Nicht weniger als 16 Fahrzeugserien sind bei der Berliner U-Bahn inzwischen im Einsatz. Davon sind elf untereinander nicht kuppelbar, sie können also nicht zu gemischten Zügen zusammengestellt werden – was die Flexibilität beschränkt.

Alter, Fahrzeugvielfalt sowie andere Faktoren tragen dazu bei, dass tagtäglich fast 90 U-Bahn-Wagen nicht eingesetzt werden können. Sie fehlen, während die Fahrgastzahlen weiter ansteigen und die Berliner U-Bahnhöfe immer voller werden.

Bei der Hamburger U-Bahn ist das Durchschnittsalter ähnlich. „Es beträgt 24,62 Jahre“, so Hochbahnsprecher Christoph Kreienbaum. Doch Neuanschaffungen verjüngen die Flotte, außerdem sind nur drei Fahrzeugserien im Einsatz. Auch in München sinkt das Durchschnittsalter – von 28 auf rund 20 Jahre.

Neue Züge erst in einigen Jahren

Nach langer Pause hat die BVG den Kauf neuer U-Bahnen angekündigt. Mit der Serienlieferung wird aber erst ab 2017 gerechnet, und die neuen Züge sind für die schmaleren Tunnel der Linien U 1 bis U 4 ausgelegt. Für die anderen Strecken sind keine Neufahrzeuge in Sicht. Deshalb prüft die BVG, ob sie nach der Serie F 76 auch die F 79 erneuert.

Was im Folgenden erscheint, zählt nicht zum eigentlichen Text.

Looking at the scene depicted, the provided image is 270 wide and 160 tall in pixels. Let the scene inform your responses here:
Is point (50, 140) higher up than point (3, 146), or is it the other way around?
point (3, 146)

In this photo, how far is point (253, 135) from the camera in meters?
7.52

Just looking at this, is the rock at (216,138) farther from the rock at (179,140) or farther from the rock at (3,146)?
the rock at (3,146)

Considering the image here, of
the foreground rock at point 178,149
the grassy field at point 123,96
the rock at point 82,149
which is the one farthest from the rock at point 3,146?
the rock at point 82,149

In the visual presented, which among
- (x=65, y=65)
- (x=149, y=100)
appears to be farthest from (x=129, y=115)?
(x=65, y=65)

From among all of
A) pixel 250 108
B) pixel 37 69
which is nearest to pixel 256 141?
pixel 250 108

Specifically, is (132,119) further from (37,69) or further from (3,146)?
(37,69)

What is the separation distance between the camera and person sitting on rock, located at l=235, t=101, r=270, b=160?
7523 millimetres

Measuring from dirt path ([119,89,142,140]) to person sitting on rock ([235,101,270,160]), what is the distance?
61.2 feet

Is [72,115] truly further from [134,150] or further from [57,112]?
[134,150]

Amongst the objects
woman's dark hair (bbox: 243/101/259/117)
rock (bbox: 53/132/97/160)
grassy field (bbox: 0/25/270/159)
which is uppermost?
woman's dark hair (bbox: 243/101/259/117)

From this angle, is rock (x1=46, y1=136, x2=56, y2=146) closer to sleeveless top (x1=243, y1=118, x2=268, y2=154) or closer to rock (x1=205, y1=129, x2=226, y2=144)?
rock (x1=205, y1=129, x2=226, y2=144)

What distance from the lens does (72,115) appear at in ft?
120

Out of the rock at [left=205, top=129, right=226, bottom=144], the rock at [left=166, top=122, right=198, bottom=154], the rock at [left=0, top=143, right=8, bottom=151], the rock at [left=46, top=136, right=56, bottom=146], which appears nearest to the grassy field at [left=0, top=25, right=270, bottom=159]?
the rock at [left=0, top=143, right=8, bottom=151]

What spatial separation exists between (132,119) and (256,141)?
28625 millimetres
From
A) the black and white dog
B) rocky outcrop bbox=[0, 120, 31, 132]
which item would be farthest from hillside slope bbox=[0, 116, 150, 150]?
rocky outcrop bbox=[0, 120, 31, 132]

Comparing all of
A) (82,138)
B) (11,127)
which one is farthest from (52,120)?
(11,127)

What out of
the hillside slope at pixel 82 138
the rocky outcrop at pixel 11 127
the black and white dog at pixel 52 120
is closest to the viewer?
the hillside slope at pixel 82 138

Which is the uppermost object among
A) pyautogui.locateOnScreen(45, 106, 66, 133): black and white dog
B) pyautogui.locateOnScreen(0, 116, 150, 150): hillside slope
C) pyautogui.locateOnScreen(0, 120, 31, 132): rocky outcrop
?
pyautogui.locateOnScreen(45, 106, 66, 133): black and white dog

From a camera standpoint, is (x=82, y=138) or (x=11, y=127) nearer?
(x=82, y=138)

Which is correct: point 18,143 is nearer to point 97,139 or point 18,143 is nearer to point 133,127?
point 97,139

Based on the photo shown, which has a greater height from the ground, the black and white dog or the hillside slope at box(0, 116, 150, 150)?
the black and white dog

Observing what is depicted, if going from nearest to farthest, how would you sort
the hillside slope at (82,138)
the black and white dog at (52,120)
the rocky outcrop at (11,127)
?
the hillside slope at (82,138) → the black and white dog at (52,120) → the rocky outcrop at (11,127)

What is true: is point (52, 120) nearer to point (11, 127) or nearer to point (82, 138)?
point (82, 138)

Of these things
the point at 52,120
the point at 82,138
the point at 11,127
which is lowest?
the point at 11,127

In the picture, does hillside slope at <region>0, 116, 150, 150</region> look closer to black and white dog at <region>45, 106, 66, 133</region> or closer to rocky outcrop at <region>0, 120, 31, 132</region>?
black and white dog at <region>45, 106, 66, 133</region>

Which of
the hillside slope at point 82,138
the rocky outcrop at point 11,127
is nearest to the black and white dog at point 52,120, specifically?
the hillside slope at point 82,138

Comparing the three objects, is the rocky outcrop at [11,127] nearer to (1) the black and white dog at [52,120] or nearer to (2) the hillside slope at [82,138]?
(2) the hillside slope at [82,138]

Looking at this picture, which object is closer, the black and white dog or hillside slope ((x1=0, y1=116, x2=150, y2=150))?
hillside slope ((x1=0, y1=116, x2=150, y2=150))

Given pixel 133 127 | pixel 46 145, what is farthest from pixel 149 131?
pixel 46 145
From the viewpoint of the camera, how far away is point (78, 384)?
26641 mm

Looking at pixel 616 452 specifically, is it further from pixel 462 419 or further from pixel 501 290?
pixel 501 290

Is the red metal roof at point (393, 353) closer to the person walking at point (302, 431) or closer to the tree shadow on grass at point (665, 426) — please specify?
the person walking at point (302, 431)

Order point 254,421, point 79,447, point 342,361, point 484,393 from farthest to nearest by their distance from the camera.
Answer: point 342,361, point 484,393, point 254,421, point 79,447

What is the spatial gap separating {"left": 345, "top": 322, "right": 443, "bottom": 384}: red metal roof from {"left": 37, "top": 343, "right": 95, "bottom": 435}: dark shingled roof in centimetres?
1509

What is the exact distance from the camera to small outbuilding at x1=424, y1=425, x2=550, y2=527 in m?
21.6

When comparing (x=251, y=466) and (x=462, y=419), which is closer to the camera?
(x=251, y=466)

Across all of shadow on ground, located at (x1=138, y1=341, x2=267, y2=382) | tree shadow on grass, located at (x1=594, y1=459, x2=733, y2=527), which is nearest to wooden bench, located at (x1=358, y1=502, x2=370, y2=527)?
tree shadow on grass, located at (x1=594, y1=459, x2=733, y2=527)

Bis 2016 werden nun alle Wagen von 1976 und 1977 modernisiert, für mehr als 300 000 Euro pro Stück. In Leipzig bauen die Firmen Vossloh Kiepe und Iftec nicht nur neue Technik ein, die Wagen werden auch im Innern heller und freundlicher. Noch werden Polstersitze montiert, künftig sollen es Sitzschalen sein. Pro Doppeltriebwagen fallen drei Sitzplätze weg, um Raum für Kinderwagen und Fahrräder zu schaffen. „Die Berliner können sich freuen“, sagte Iftec-Chef Bernd Bleck. „Ich hoffe nur, dass die Kunden auch dazu beitragen, dass der Zustand gut bleibt.“ Mal sehen.